Rewrite the part of the listing that opens with the line containing "How far from the camera can the dirt" and runs through the end of the listing, replacing "leafy bush" with "shrub" and changing nothing else. Leave the pictures out.

### Excerpts of spatial question data
* * *
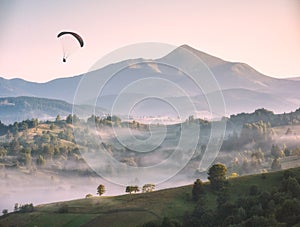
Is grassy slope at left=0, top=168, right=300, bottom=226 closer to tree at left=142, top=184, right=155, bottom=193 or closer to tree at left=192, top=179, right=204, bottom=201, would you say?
tree at left=192, top=179, right=204, bottom=201

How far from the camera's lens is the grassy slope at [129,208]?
302 ft

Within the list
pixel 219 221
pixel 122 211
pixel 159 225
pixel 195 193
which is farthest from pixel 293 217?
pixel 122 211

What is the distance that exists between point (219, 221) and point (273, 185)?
19105mm

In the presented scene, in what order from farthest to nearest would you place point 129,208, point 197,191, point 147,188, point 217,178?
1. point 147,188
2. point 217,178
3. point 129,208
4. point 197,191

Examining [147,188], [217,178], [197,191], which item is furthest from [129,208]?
[147,188]

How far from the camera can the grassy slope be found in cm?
9194

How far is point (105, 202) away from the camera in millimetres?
107625

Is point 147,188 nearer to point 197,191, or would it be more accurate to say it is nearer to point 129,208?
point 129,208

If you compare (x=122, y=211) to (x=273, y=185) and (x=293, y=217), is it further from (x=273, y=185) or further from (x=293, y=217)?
(x=293, y=217)

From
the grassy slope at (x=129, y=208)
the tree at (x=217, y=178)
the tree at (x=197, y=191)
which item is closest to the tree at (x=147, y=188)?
the grassy slope at (x=129, y=208)

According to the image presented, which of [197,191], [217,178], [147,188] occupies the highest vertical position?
[147,188]

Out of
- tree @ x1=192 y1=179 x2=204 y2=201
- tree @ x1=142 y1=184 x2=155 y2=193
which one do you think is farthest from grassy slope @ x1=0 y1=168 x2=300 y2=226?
tree @ x1=142 y1=184 x2=155 y2=193

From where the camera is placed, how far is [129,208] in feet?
323

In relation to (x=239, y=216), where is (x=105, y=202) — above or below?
above
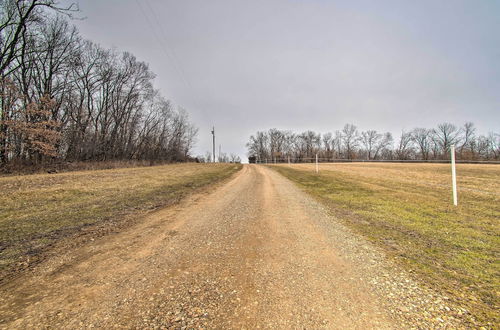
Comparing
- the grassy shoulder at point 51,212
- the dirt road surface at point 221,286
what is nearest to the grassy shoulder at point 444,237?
the dirt road surface at point 221,286

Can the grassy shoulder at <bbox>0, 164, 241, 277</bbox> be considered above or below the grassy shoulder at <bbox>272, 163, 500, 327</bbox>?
above

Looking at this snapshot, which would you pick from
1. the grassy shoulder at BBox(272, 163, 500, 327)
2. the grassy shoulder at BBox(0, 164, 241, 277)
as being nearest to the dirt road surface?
the grassy shoulder at BBox(272, 163, 500, 327)

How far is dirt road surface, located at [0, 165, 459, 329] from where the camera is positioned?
201 centimetres

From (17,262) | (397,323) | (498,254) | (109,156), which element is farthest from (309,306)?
(109,156)

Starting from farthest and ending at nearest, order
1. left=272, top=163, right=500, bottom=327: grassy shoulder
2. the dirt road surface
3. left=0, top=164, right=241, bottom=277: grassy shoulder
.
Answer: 1. left=0, top=164, right=241, bottom=277: grassy shoulder
2. left=272, top=163, right=500, bottom=327: grassy shoulder
3. the dirt road surface

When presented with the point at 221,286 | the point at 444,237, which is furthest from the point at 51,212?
the point at 444,237

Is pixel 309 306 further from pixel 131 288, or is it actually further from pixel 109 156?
pixel 109 156

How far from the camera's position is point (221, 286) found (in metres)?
2.58

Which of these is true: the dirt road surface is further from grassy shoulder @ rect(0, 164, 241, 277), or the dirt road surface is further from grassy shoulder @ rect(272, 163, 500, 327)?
grassy shoulder @ rect(0, 164, 241, 277)

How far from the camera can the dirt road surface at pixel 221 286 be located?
2012 millimetres

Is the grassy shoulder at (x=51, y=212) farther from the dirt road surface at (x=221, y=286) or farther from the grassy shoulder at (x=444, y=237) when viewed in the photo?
the grassy shoulder at (x=444, y=237)

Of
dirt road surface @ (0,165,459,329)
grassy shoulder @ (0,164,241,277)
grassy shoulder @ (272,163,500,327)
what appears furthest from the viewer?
grassy shoulder @ (0,164,241,277)

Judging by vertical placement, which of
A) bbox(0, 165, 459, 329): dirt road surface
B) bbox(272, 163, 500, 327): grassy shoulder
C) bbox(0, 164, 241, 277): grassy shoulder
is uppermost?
bbox(0, 164, 241, 277): grassy shoulder

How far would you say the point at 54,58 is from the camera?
84.3 feet
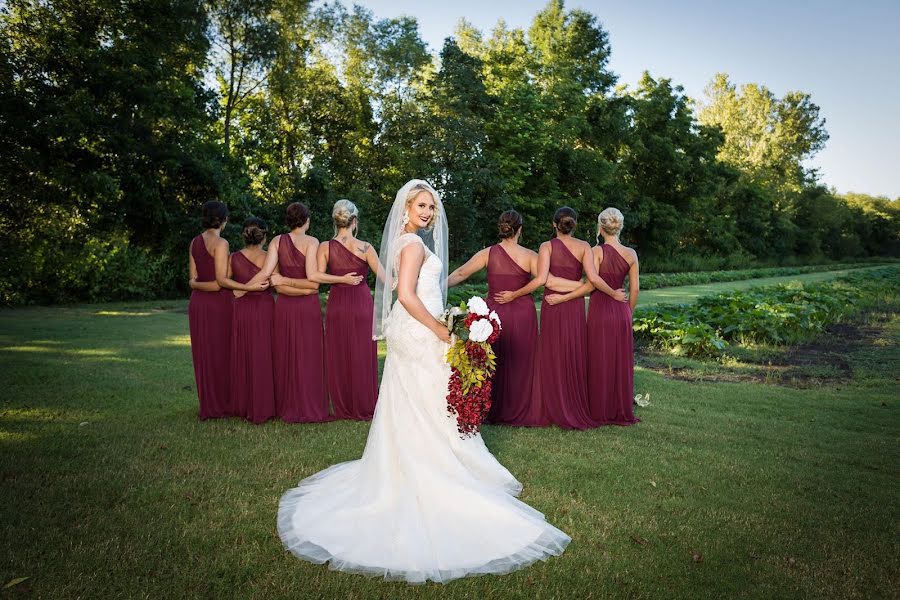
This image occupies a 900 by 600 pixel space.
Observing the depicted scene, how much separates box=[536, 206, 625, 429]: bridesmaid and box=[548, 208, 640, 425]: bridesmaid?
0.39 ft

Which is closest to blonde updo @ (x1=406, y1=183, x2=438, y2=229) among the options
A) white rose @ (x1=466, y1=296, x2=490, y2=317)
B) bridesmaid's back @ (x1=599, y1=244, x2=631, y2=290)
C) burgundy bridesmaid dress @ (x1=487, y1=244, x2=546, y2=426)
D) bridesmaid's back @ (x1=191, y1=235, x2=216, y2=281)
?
white rose @ (x1=466, y1=296, x2=490, y2=317)

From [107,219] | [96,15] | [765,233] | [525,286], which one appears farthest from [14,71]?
[765,233]

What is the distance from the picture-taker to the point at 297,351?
736cm

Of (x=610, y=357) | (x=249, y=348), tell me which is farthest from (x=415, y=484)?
(x=610, y=357)

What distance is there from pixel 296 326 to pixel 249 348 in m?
0.62

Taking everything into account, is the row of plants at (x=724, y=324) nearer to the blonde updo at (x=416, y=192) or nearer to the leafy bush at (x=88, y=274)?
* * *
### ANSWER TO THIS TASK
How far from the camera can the dirt road surface at pixel 221 286 be located?
2012 millimetres

Is the grassy shoulder at (x=51, y=212) farther from the dirt road surface at (x=221, y=286) or farther from the grassy shoulder at (x=444, y=237) when viewed in the photo?
the grassy shoulder at (x=444, y=237)

Of
dirt road surface @ (0,165,459,329)
grassy shoulder @ (0,164,241,277)
grassy shoulder @ (272,163,500,327)
what appears furthest from the viewer?
grassy shoulder @ (0,164,241,277)

Judging by vertical placement, which of
A) bbox(0, 165, 459, 329): dirt road surface
B) bbox(272, 163, 500, 327): grassy shoulder
C) bbox(0, 164, 241, 277): grassy shoulder
is uppermost?
bbox(0, 164, 241, 277): grassy shoulder

How far would you say the point at 54,58 is from the camera?
84.3 feet
This image occupies a 900 by 600 pixel space.
Observing the depicted scene, how much separates box=[536, 206, 625, 429]: bridesmaid and box=[548, 208, 640, 425]: bridesmaid?
0.39 ft

Which is closest to blonde updo @ (x1=406, y1=183, x2=438, y2=229) among the options
A) white rose @ (x1=466, y1=296, x2=490, y2=317)
B) bridesmaid's back @ (x1=599, y1=244, x2=631, y2=290)
C) burgundy bridesmaid dress @ (x1=487, y1=244, x2=546, y2=426)
D) bridesmaid's back @ (x1=191, y1=235, x2=216, y2=281)
?
white rose @ (x1=466, y1=296, x2=490, y2=317)

From [107,219] | [96,15] | [765,233] | [525,286], which one appears farthest from [14,71]?
[765,233]

What is the distance from the picture-taker to the point at 297,351?
736cm

Of (x=610, y=357) | (x=249, y=348), tell me which is farthest from (x=415, y=484)?
(x=610, y=357)

What distance is there from pixel 296 326 to pixel 249 348 in m?
0.62

Taking everything into account, is the row of plants at (x=724, y=324) nearer to the blonde updo at (x=416, y=192) or nearer to the shrub at (x=88, y=274)?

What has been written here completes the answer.